Learning by challenge

Oct 8, 2022    m. Aug 29, 2024    #productivity  

jandrewrogers on Sept 7, 2013

There is an alternative approach that inadvertently worked for me that may work well for you, particularly if your goal is to learn things beyond a conventional computer science curriculum. I have been working in high-end theoretical computer science for many years, with significant advances to my credit, but I went to school for chemical engineering. People are often curious as to how I acquired so much esoteric domain expertise in theoretical computer science without spending any time in a computer science class.

Pick an interesting “hard” problem in computer science and attempt to solve it. This works best if either there are no published solutions (e.g. massively parallelizing ad hoc graph search} or the solution space varies widely under the possible parameters (e.g. the design of a unique high-performance database kernel). Iterate, be creative, search the literature for interesting ideas that you can borrow from, and evaluate new designs you come up with. If something does not work, understand how and why and try to fix it. Wash, rinse, repeat.

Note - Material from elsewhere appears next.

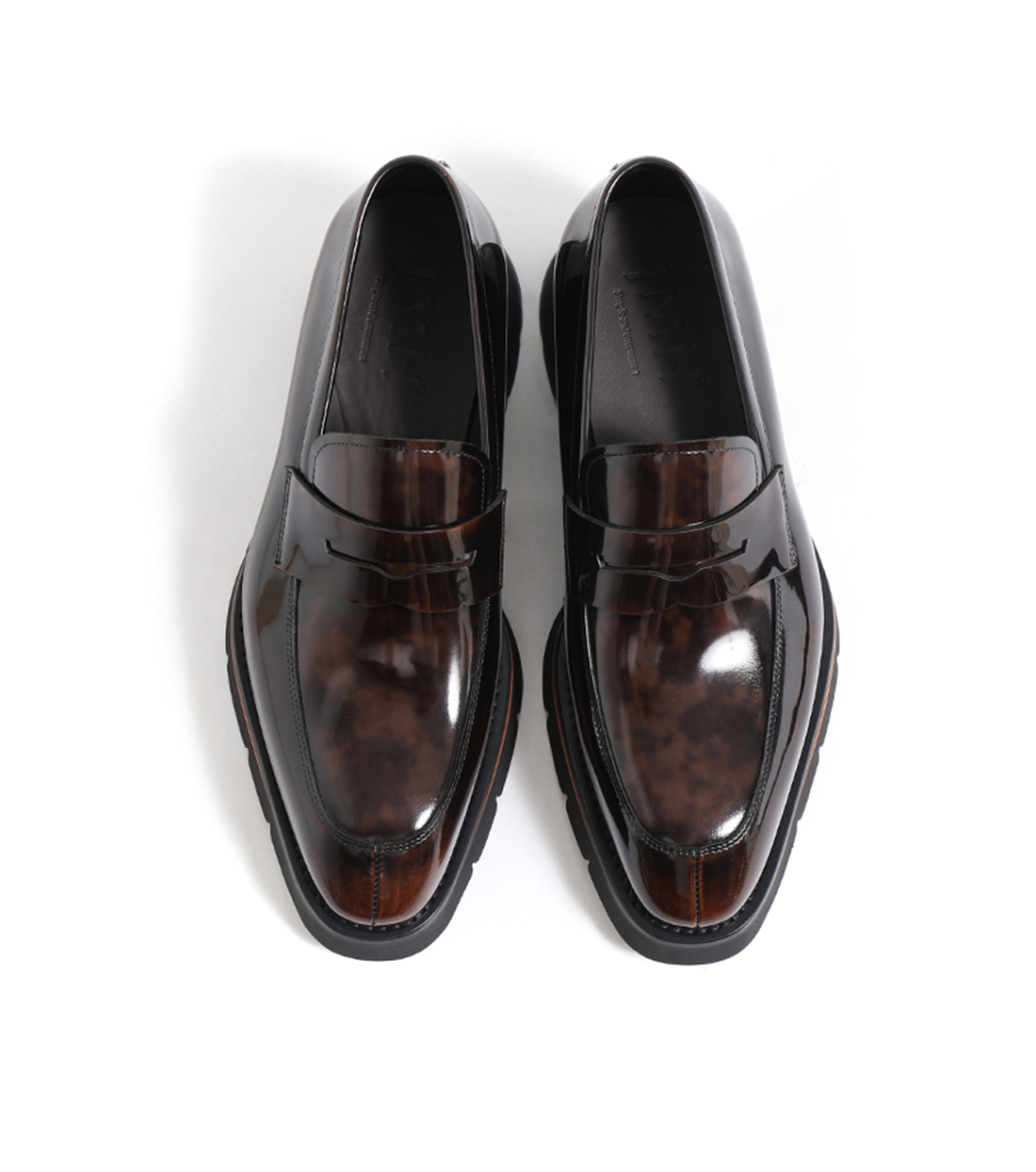 Elevate Your Style with Hector Maden's Sienna Heritage Loafers - A Fusion of Italian Craftsmanship and Contemporary Design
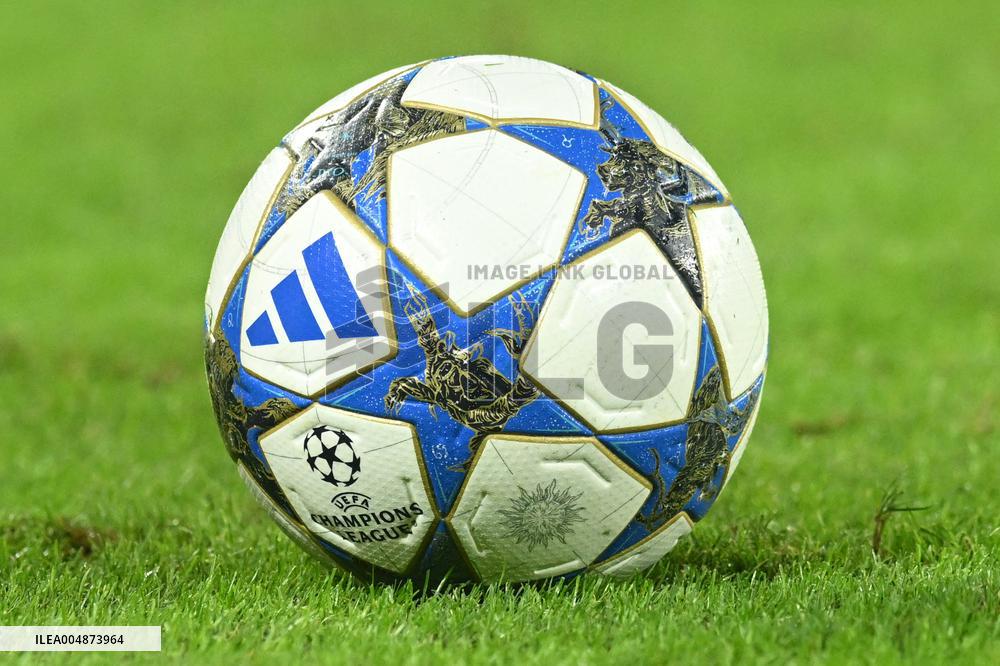 CALCIO - UEFA Champions League - SSC Napoli vs Eintracht Frankfurt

This sounds like a lot of work, and it is, but there are three unique upsides. First, the challenge of it can be quite a bit of fun in its own right and there is a clear goal of what you are trying to achieve which helps keep you motivated and measures progress. Second, you will cover more of the phase space and explore some tangential theoretical areas while hunting for solutions to narrow subproblems that you would never be exposed to in a more structured setting. Third, you will invariably explore some unusual or unorthodox ideas that you simply would not be exposed to in a directed, formal program. From the standpoint of being an effective theoretical computer scientist, it will help you develop a unique perspective of the problem space that is different than the perspective that arises from more structured programs.

Also, you might actually solve one of the unsolved theoretical computer science problems you have as your challenge in addition to developing a deep understanding of the surrounding problem space. That happened to me (and then replicated later once I realized it was possible) and it would never happen if I was simply taking courses on the subject matter.

This was an effective way for me to gain in-depth understanding of a diverse range of theoretical computer science areas on an informal basis. One of the downsides is that your rote knowledge will not perfectly overlap what is taught in CS curricula even though what you do know will likely be more valuable (e.g. in spatial indexing some CS courses teach priority trees even though they have no memorable theoretical value).